**Task**
With pictures left out, output exactly the lines of the listing below from the line that has "Nikko Tamozawa Imperial Villa" to the line that has "Gambar di galeri", both lines kept.

**Dataset content**
---
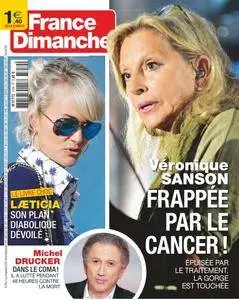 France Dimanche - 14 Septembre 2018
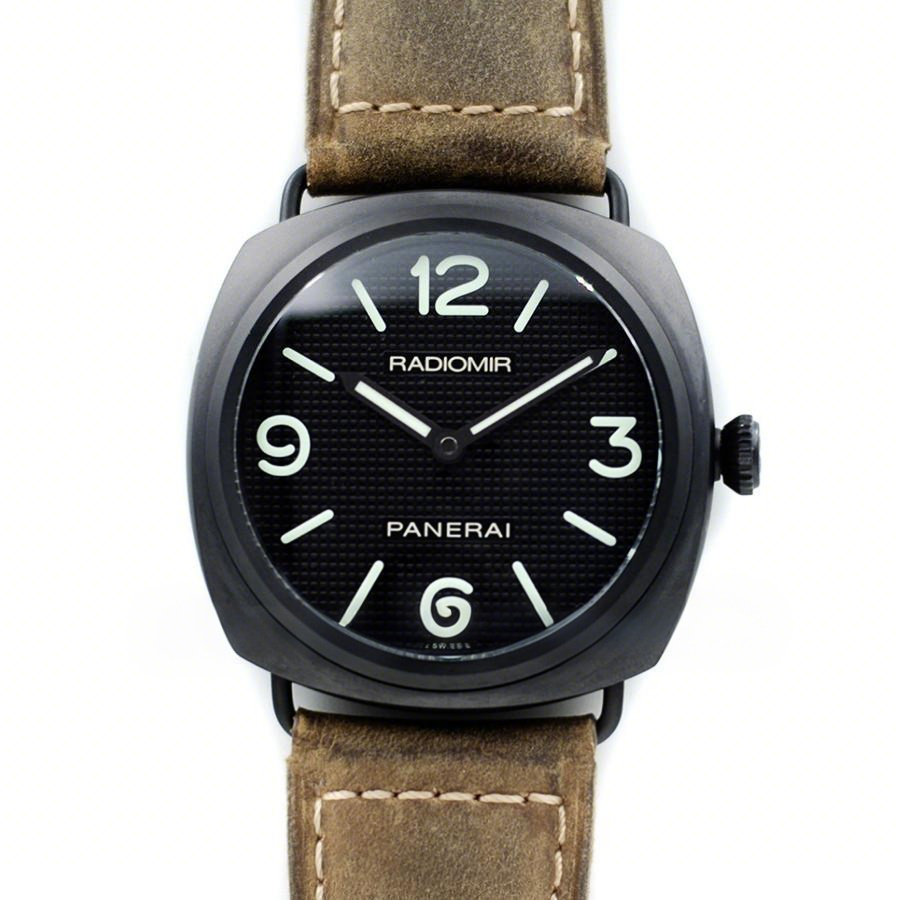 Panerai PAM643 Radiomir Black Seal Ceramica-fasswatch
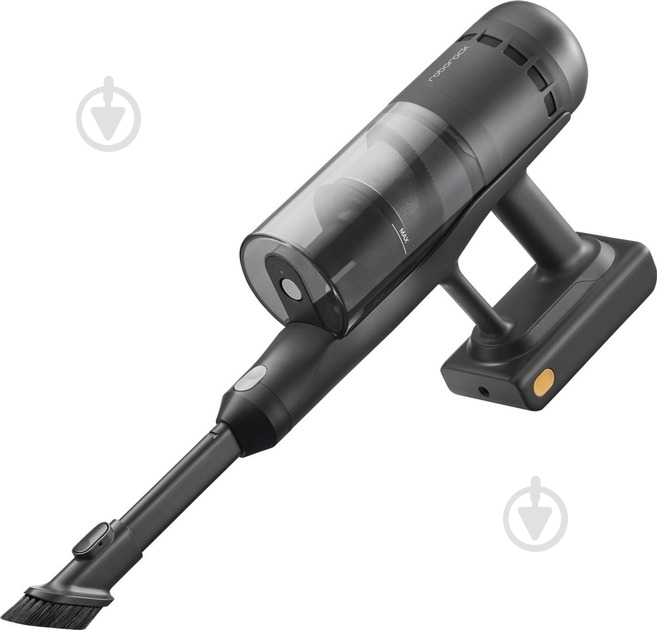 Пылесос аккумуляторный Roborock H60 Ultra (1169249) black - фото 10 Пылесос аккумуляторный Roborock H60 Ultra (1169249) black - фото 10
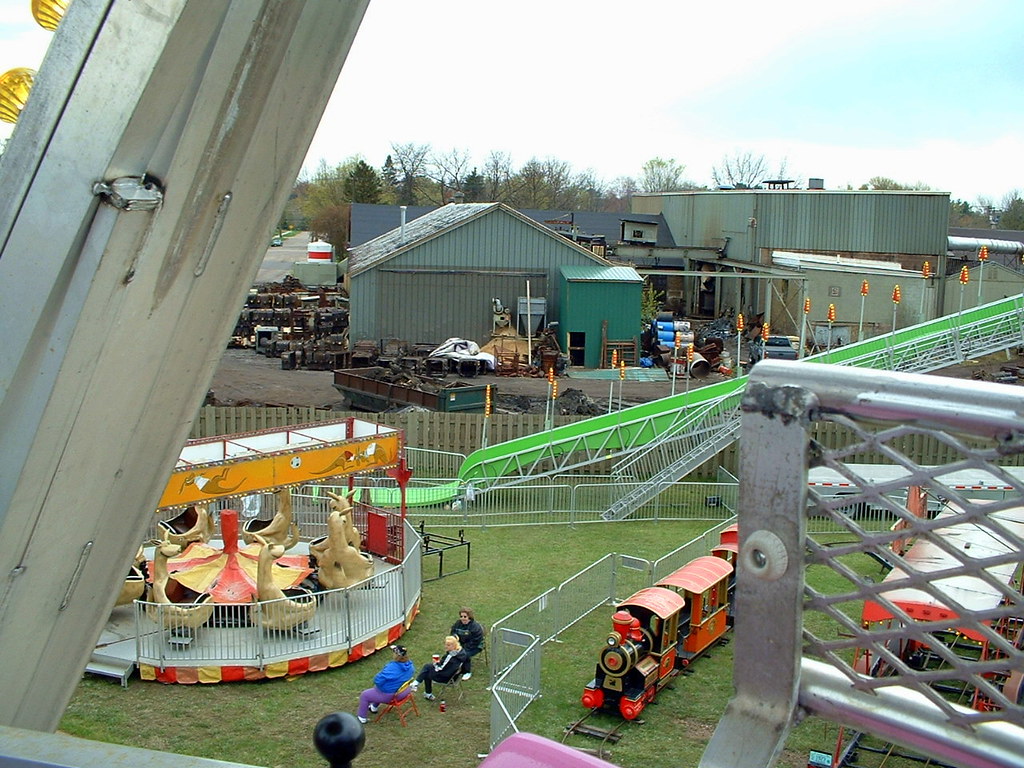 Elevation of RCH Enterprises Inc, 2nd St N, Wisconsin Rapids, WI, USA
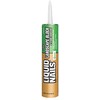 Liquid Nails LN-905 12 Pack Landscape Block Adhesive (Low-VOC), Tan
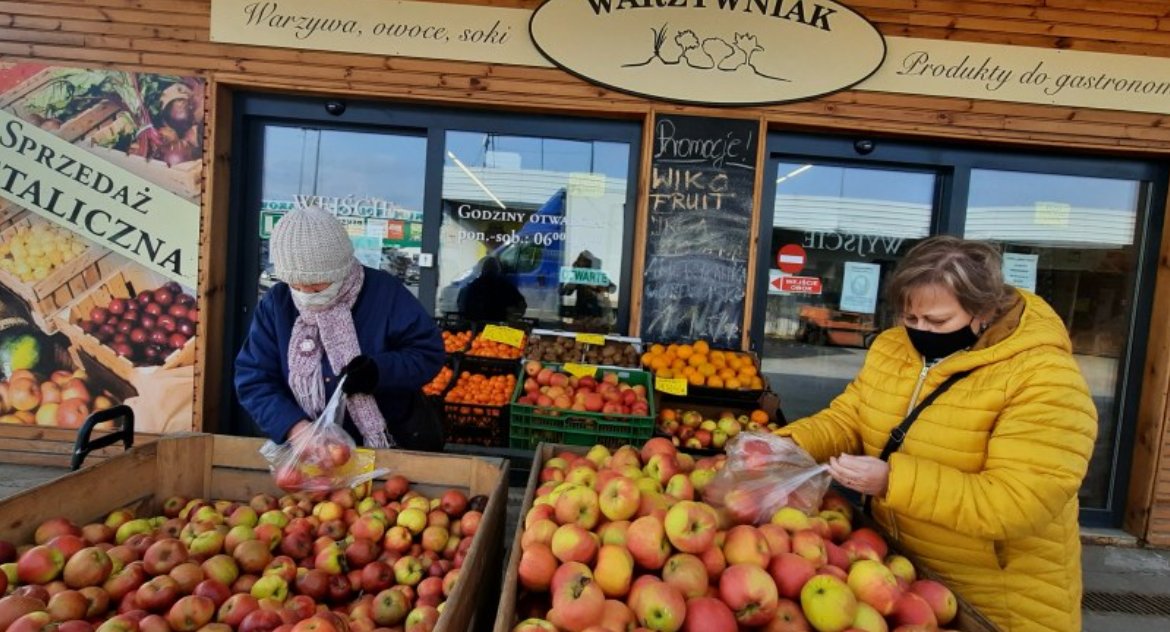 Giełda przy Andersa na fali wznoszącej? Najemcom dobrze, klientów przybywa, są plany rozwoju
---
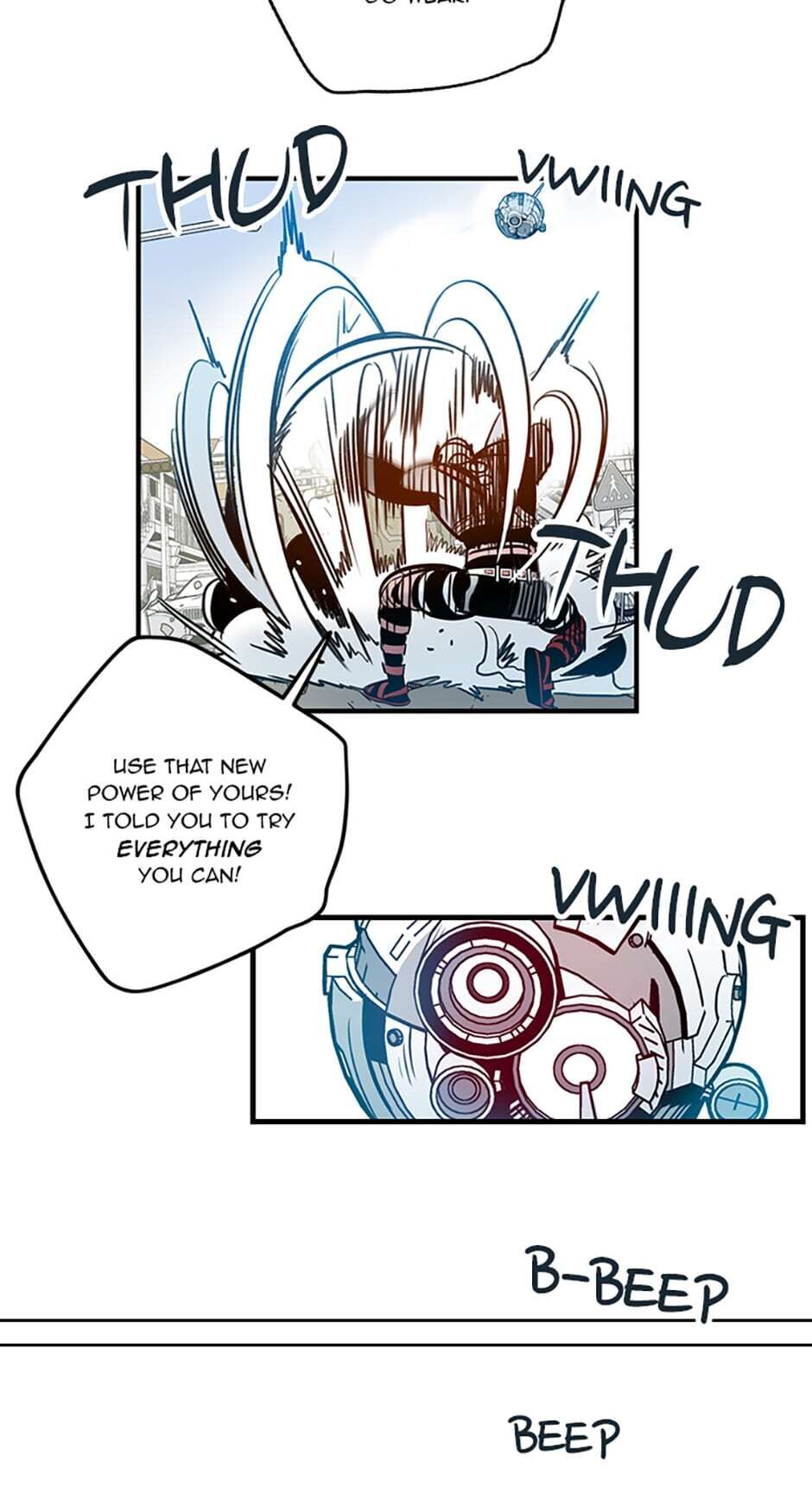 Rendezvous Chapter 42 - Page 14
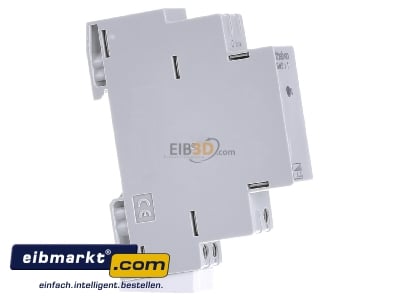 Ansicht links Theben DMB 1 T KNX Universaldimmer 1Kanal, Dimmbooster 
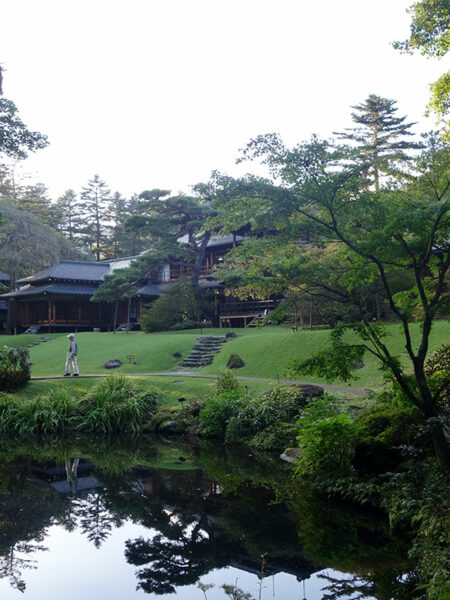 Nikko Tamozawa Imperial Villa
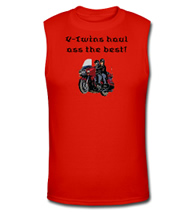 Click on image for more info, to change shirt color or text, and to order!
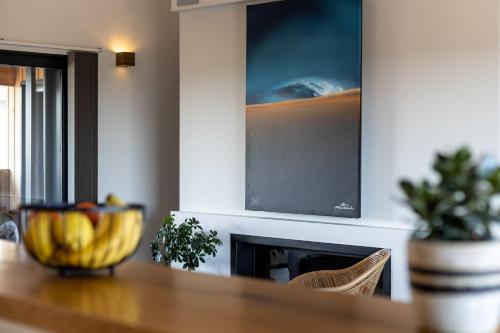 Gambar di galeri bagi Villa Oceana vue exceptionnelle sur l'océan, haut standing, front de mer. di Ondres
---
**Task result**
 Nikko Tamozawa Imperial Villa
 Click on image for more info, to change shirt color or text, and to order!
 Gambar di galeri bagi Villa Oceana vue exceptionnelle sur l'océan, haut standing, front de mer. di Ondres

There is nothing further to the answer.